_The request:_
Would you transcribe all of the data exactly, down to the last character?

:: Dataset records

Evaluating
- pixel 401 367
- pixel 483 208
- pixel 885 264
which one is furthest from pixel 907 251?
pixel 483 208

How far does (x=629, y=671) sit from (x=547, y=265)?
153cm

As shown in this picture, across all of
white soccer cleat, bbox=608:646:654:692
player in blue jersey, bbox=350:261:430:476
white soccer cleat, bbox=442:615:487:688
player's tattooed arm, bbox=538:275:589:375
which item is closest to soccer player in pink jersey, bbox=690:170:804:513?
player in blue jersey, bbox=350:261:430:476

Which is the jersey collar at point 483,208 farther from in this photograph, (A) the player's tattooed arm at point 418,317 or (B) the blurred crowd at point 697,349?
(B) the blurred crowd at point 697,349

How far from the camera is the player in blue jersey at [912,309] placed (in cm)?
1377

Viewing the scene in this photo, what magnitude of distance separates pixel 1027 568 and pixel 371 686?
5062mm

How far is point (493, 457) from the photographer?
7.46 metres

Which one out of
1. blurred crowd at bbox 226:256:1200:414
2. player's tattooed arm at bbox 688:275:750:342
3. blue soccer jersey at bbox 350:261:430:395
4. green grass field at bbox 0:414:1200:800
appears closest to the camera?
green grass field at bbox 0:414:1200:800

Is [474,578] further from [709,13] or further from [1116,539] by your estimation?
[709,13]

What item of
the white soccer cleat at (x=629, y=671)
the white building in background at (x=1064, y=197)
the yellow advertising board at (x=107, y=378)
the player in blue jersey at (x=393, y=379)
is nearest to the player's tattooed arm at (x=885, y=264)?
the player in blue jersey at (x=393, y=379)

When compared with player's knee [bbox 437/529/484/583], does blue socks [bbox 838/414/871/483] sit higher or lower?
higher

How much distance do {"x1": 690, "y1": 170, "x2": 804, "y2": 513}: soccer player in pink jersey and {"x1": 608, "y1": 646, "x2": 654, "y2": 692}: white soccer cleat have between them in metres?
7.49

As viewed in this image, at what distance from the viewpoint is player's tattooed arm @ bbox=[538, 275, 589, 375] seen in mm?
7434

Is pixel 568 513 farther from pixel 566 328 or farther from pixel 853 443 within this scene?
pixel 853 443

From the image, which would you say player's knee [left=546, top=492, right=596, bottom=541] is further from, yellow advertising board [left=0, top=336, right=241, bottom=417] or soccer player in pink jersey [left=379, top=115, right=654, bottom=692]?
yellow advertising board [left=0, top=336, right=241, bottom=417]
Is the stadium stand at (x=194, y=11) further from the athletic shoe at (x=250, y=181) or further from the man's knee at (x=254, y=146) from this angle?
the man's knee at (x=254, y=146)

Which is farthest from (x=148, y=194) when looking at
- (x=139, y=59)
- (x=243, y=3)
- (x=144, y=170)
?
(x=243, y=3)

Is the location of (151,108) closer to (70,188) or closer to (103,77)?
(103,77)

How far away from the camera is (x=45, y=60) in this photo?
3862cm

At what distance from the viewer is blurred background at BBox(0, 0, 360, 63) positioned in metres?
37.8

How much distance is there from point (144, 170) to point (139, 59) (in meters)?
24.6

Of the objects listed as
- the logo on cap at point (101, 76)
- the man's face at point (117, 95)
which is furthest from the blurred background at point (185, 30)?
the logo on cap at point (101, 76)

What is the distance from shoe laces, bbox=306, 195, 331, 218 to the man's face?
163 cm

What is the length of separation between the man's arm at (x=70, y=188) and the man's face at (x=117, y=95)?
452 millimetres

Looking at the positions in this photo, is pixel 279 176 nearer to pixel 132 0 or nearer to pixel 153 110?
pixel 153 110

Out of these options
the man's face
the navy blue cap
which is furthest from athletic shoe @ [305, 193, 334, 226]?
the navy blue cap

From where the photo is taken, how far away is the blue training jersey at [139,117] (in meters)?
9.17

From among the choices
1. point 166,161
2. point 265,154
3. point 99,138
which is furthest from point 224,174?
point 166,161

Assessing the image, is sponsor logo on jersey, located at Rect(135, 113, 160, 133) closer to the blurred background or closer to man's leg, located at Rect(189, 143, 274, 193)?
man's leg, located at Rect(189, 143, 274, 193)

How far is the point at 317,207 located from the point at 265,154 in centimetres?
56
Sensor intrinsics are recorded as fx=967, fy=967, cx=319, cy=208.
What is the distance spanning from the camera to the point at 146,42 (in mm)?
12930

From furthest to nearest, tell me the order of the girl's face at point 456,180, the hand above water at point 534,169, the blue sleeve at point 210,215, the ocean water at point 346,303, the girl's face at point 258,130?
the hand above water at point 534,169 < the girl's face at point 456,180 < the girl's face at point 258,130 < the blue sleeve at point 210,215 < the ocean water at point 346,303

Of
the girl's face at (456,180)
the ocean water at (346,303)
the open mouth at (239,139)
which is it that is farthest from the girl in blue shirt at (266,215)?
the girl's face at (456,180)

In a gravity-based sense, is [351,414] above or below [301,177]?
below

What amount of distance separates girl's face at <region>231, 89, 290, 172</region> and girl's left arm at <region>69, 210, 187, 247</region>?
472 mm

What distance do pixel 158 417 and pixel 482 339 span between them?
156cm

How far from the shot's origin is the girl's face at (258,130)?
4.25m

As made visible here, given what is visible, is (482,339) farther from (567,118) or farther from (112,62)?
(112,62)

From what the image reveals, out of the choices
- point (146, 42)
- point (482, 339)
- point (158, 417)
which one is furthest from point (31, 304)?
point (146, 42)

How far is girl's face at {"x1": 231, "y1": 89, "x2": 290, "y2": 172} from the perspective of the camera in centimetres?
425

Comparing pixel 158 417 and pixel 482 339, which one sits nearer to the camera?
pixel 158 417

::::

_Full answer:_
Evaluating
- pixel 401 367
- pixel 483 208
- pixel 885 264
which one is furthest from pixel 907 251?
pixel 483 208

How far does (x=629, y=671) sit from (x=547, y=265)?
153cm

As shown in this picture, across all of
white soccer cleat, bbox=608:646:654:692
player in blue jersey, bbox=350:261:430:476
white soccer cleat, bbox=442:615:487:688
player's tattooed arm, bbox=538:275:589:375
which item is closest to soccer player in pink jersey, bbox=690:170:804:513?
player in blue jersey, bbox=350:261:430:476

Which is the jersey collar at point 483,208 farther from in this photograph, (A) the player's tattooed arm at point 418,317 or (B) the blurred crowd at point 697,349?
(B) the blurred crowd at point 697,349

How far from the camera is the player in blue jersey at [912,309] placed (in cm)?
1377

Viewing the scene in this photo, what magnitude of distance separates pixel 1027 568 and pixel 371 686?
5062mm

How far is point (493, 457) from the photographer?
7.46 metres

Which one out of
1. blurred crowd at bbox 226:256:1200:414
2. player's tattooed arm at bbox 688:275:750:342
3. blue soccer jersey at bbox 350:261:430:395
4. green grass field at bbox 0:414:1200:800
appears closest to the camera?
green grass field at bbox 0:414:1200:800

Is [474,578] further from [709,13] or further from [1116,539] by your estimation?
[709,13]

What item of
the white soccer cleat at (x=629, y=671)
the white building in background at (x=1064, y=197)
the yellow advertising board at (x=107, y=378)
the player in blue jersey at (x=393, y=379)
is nearest to the player's tattooed arm at (x=885, y=264)?
the player in blue jersey at (x=393, y=379)

When compared with player's knee [bbox 437/529/484/583], does blue socks [bbox 838/414/871/483] sit higher or lower?
higher

How much distance do {"x1": 690, "y1": 170, "x2": 804, "y2": 513}: soccer player in pink jersey and {"x1": 608, "y1": 646, "x2": 654, "y2": 692}: white soccer cleat have between them in metres?
7.49

As viewed in this image, at what distance from the viewpoint is player's tattooed arm @ bbox=[538, 275, 589, 375] seen in mm?
7434

Is pixel 568 513 farther from pixel 566 328 or farther from pixel 853 443 within this scene?
pixel 853 443

From the image, which would you say player's knee [left=546, top=492, right=596, bottom=541] is further from, yellow advertising board [left=0, top=336, right=241, bottom=417] or soccer player in pink jersey [left=379, top=115, right=654, bottom=692]?
yellow advertising board [left=0, top=336, right=241, bottom=417]
Is the stadium stand at (x=194, y=11) further from the athletic shoe at (x=250, y=181) or further from the man's knee at (x=254, y=146) from this angle?
the man's knee at (x=254, y=146)

Which is farthest from (x=148, y=194) when looking at
- (x=139, y=59)
- (x=243, y=3)
- (x=144, y=170)
?
(x=243, y=3)

Is the location of (151,108) closer to (70,188) or closer to (103,77)?
(103,77)

How far away from the camera is (x=45, y=60) in this photo?
3862cm

At what distance from the viewer is blurred background at BBox(0, 0, 360, 63) positioned in metres?
37.8

How much distance is there from point (144, 170) to point (139, 59) (in meters)?
24.6

Of the objects listed as
- the logo on cap at point (101, 76)
- the man's face at point (117, 95)
which is furthest from the blurred background at point (185, 30)?
the logo on cap at point (101, 76)

What is the distance from shoe laces, bbox=306, 195, 331, 218 to the man's face?
163 cm

What is the length of separation between the man's arm at (x=70, y=188) and the man's face at (x=117, y=95)?
452 millimetres

Looking at the positions in this photo, is pixel 279 176 nearer to pixel 132 0 or nearer to pixel 153 110?
pixel 153 110

Out of these options
the man's face
the navy blue cap
which is furthest from athletic shoe @ [305, 193, 334, 226]?
the navy blue cap

From where the photo is taken, how far away is the blue training jersey at [139,117] (in meters)?
9.17

From among the choices
1. point 166,161
2. point 265,154
3. point 99,138
which is furthest from point 224,174?
point 166,161

Assessing the image, is sponsor logo on jersey, located at Rect(135, 113, 160, 133) closer to the blurred background or closer to man's leg, located at Rect(189, 143, 274, 193)?
man's leg, located at Rect(189, 143, 274, 193)

How far is the point at 317,207 located from the point at 265,154 in centimetres?
56
Sensor intrinsics are recorded as fx=967, fy=967, cx=319, cy=208.
What is the distance spanning from the camera to the point at 146,42 (in mm)?
12930

From furthest to nearest, tell me the order of the girl's face at point 456,180, the hand above water at point 534,169, the blue sleeve at point 210,215, the ocean water at point 346,303, the girl's face at point 258,130?
the hand above water at point 534,169 < the girl's face at point 456,180 < the girl's face at point 258,130 < the blue sleeve at point 210,215 < the ocean water at point 346,303

Of
the girl's face at (456,180)
the ocean water at (346,303)
the open mouth at (239,139)
which is it that is farthest from the girl in blue shirt at (266,215)?
the girl's face at (456,180)

In a gravity-based sense, is [351,414] above or below [301,177]?
below

What amount of distance separates girl's face at <region>231, 89, 290, 172</region> and girl's left arm at <region>69, 210, 187, 247</region>?
472 mm

What distance do pixel 158 417 and pixel 482 339 span between them?
156cm

How far from the shot's origin is the girl's face at (258,130)?
4.25m

As made visible here, given what is visible, is (482,339) farther from (567,118) or farther from (112,62)?
(112,62)

From what the image reveals, out of the choices
- point (146, 42)
- point (482, 339)
- point (158, 417)
which one is furthest from point (31, 304)?
point (146, 42)

How far is girl's face at {"x1": 231, "y1": 89, "x2": 290, "y2": 172} from the perspective of the camera in centimetres?
425

Comparing pixel 158 417 and pixel 482 339, which one sits nearer to the camera?
pixel 158 417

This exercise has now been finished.